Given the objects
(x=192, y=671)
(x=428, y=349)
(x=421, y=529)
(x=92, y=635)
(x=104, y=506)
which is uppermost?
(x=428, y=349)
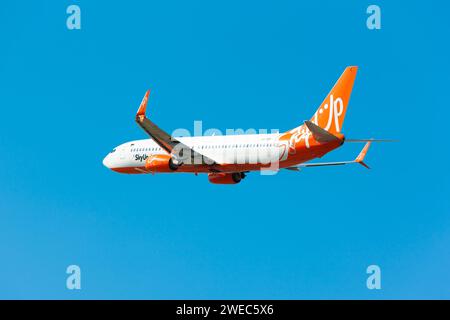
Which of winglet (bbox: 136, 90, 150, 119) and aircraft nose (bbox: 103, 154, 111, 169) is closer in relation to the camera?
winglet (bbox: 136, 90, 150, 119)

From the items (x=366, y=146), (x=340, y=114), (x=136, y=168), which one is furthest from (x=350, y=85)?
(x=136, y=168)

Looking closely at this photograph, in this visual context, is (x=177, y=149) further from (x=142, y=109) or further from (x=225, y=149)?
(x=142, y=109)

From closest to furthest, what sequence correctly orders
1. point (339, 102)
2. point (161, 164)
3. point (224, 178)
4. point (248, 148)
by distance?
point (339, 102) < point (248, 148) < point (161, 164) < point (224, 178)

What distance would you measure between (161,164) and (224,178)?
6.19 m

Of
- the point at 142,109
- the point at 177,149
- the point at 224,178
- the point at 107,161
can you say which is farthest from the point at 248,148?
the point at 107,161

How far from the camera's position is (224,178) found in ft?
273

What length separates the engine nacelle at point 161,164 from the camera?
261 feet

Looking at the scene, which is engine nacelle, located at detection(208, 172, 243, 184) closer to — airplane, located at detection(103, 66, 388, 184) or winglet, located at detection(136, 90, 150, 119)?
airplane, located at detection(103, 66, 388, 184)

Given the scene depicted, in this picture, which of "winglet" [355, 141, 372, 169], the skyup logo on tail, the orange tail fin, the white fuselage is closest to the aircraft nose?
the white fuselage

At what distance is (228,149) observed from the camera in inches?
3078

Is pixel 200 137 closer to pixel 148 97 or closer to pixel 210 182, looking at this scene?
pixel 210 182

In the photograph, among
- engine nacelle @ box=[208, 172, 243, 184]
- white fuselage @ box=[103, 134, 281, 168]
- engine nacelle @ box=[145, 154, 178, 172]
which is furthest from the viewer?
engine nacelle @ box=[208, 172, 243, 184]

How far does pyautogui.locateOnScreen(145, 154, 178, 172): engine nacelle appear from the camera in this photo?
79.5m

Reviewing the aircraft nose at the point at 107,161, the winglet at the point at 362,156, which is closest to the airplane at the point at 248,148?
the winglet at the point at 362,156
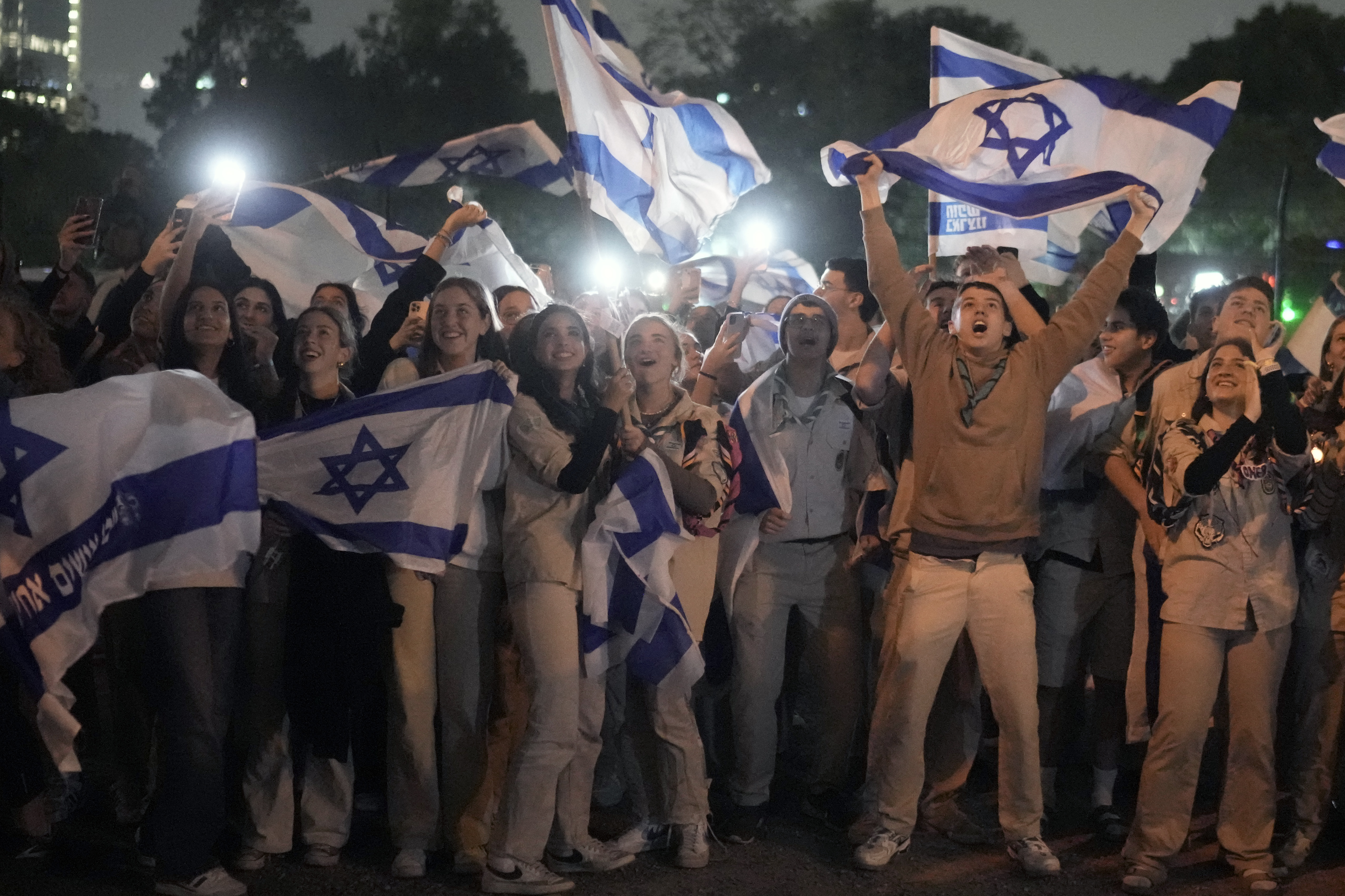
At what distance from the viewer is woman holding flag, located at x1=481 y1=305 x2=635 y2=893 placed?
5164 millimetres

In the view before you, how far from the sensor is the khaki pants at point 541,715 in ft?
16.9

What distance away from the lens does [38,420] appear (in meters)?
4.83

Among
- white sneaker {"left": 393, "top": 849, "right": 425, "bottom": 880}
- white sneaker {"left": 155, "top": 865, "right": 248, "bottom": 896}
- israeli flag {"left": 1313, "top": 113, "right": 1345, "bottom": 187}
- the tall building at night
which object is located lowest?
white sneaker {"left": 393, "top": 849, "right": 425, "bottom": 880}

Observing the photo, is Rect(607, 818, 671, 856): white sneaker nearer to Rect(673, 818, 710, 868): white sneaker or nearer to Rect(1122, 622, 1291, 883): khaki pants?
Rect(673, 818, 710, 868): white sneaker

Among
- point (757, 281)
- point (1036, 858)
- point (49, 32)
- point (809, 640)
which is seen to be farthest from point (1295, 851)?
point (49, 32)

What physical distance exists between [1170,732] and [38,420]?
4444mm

...

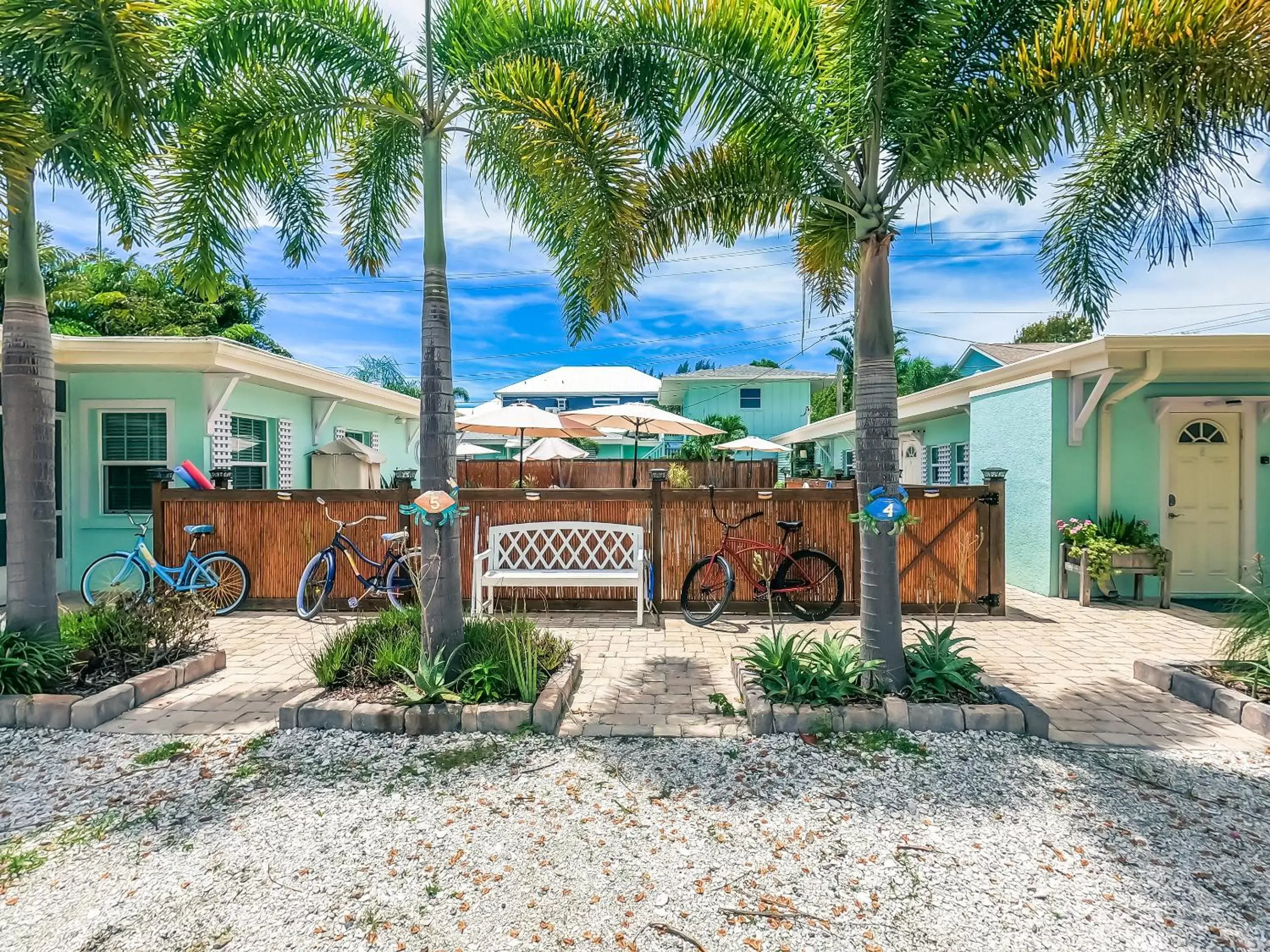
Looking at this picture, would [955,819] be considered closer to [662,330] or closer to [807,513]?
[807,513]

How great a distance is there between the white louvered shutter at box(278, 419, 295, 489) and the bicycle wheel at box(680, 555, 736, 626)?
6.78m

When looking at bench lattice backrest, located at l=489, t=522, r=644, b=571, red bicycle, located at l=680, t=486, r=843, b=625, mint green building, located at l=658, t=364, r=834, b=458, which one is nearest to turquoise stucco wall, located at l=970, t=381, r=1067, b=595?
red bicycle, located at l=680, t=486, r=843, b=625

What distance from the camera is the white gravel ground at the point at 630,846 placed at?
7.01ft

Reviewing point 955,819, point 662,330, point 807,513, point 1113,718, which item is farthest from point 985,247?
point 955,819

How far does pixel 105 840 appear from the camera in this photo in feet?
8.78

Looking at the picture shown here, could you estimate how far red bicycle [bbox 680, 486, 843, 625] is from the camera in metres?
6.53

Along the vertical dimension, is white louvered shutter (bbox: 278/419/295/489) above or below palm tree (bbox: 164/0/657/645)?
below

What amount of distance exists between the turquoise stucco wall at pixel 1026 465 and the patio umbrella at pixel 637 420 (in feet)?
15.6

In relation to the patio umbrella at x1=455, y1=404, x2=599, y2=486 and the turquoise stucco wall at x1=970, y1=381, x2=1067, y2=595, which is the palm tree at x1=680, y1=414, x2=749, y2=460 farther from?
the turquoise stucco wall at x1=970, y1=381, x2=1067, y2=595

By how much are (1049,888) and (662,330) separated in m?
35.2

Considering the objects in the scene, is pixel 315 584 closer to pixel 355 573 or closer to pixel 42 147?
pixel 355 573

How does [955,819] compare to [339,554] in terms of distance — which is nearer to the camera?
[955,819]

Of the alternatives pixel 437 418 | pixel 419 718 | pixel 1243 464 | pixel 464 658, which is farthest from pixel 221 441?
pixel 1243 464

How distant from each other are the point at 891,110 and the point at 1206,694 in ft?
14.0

==

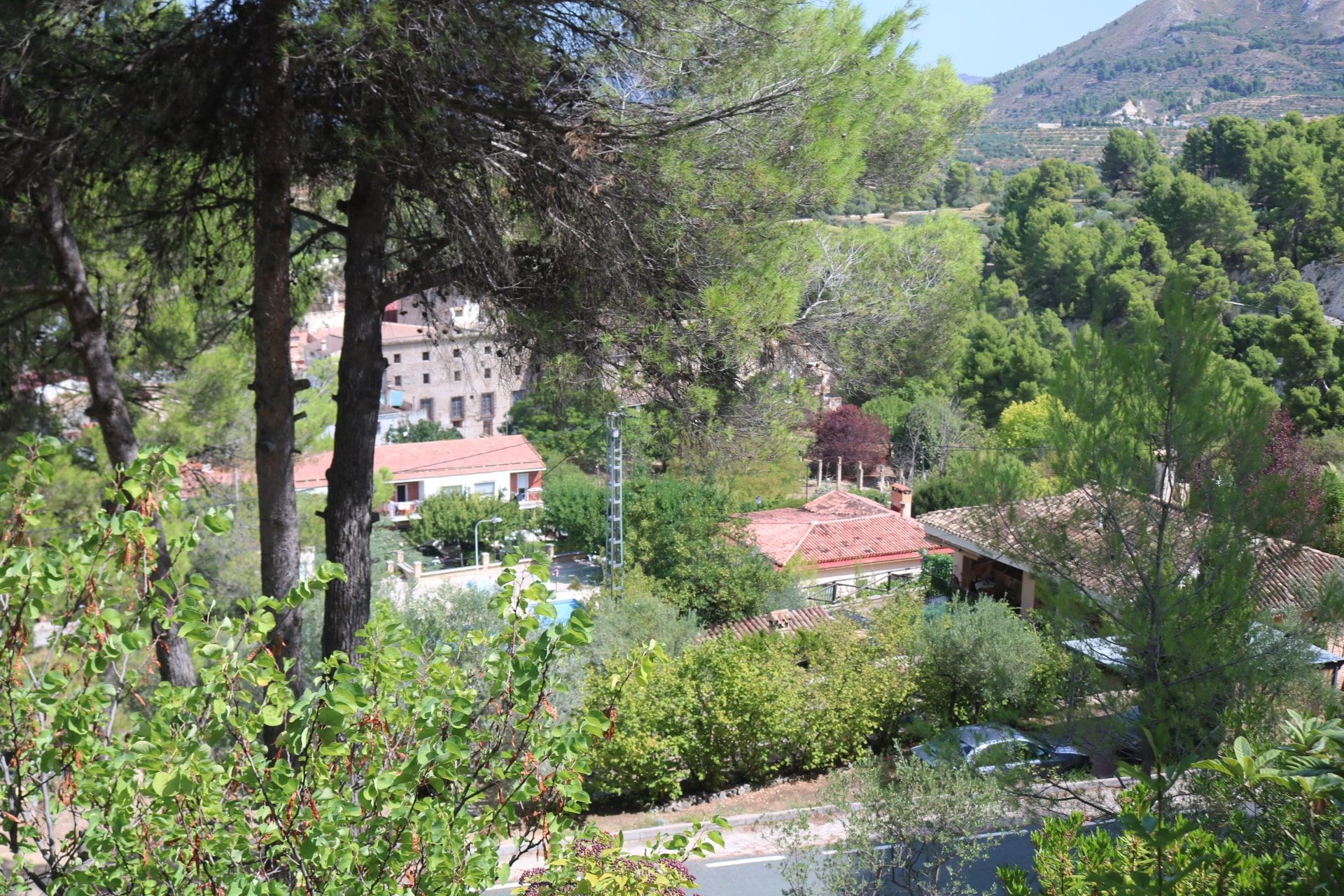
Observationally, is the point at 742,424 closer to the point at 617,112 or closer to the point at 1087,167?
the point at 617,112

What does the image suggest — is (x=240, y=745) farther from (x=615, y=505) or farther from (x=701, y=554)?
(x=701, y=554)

**TO DO**: Count the lines in the listing above that contain the string "would", treating uppercase and lowercase as different, and reply with that number alone.

**EXERCISE SOLUTION**: 2